Alex Panousis, CEO and chair of Dentsu Media, says the fact that FLoC works nearly as well as cookies is perhaps the most “shocking” part, adding that the results “are worth reviewing.” Compared to random groupings, FLoC cohorts achieve 350% improvement over ad recall and 70% improvement in accuracy in the company’s preliminary tests.

“Targeting in aggregate and cohorts is clearly where the future is heading, because there are few options that meet the privacy rules.”

But Panousis adds one caveat.

“At this point, these are just tests and proposals, and there is no industry standard.  That will be a critical next step,” she says.

According to Jed Schneiderman of Kognitiv, FLoC, as an alternative for general interest targeting, “may work” for some advertisers. But to really assess it as an alternative, Schneiderman says, one has to look at the objective of the advertiser – what might work for brand and awareness building won’t necessarily work for performance marketing, retargeting and driving conversion.
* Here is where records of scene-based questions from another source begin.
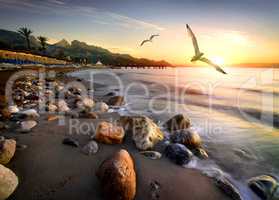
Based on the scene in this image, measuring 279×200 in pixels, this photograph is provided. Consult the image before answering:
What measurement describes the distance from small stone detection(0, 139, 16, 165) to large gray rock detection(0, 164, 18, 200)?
62 cm

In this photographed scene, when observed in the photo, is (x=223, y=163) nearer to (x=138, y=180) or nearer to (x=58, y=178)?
(x=138, y=180)

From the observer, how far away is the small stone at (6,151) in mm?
2981

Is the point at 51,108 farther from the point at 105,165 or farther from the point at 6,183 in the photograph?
the point at 105,165

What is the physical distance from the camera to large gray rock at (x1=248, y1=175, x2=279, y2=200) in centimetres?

“One could foresee a situation where cohorts won’t work as well for performance marketing campaigns – for example, if a brand needs to target a specific individual based on historical actions, such as an abandoned shopping cart,” he says.

Schneiderman says time will tell if FLoC will help marketers do their jobs more efficiently, but points out that’s not its purpose. It’s designed to reassure consumers that their privacy is being respected while offering free, ad-supported products, so it’s up to marketers and advertisers to adapt.

“In the short term, it will be more work. Over time, FLoC, and the idea of cohorts, may prove to be equally effective for marketers,” he says. “But this may only be at the aggregate level…it may not be easier or better for all marketers. Factors such as ad spends, market share, brand health and other factors [will] affect whether or not FLoC makes the job of the marketer more efficient or not.”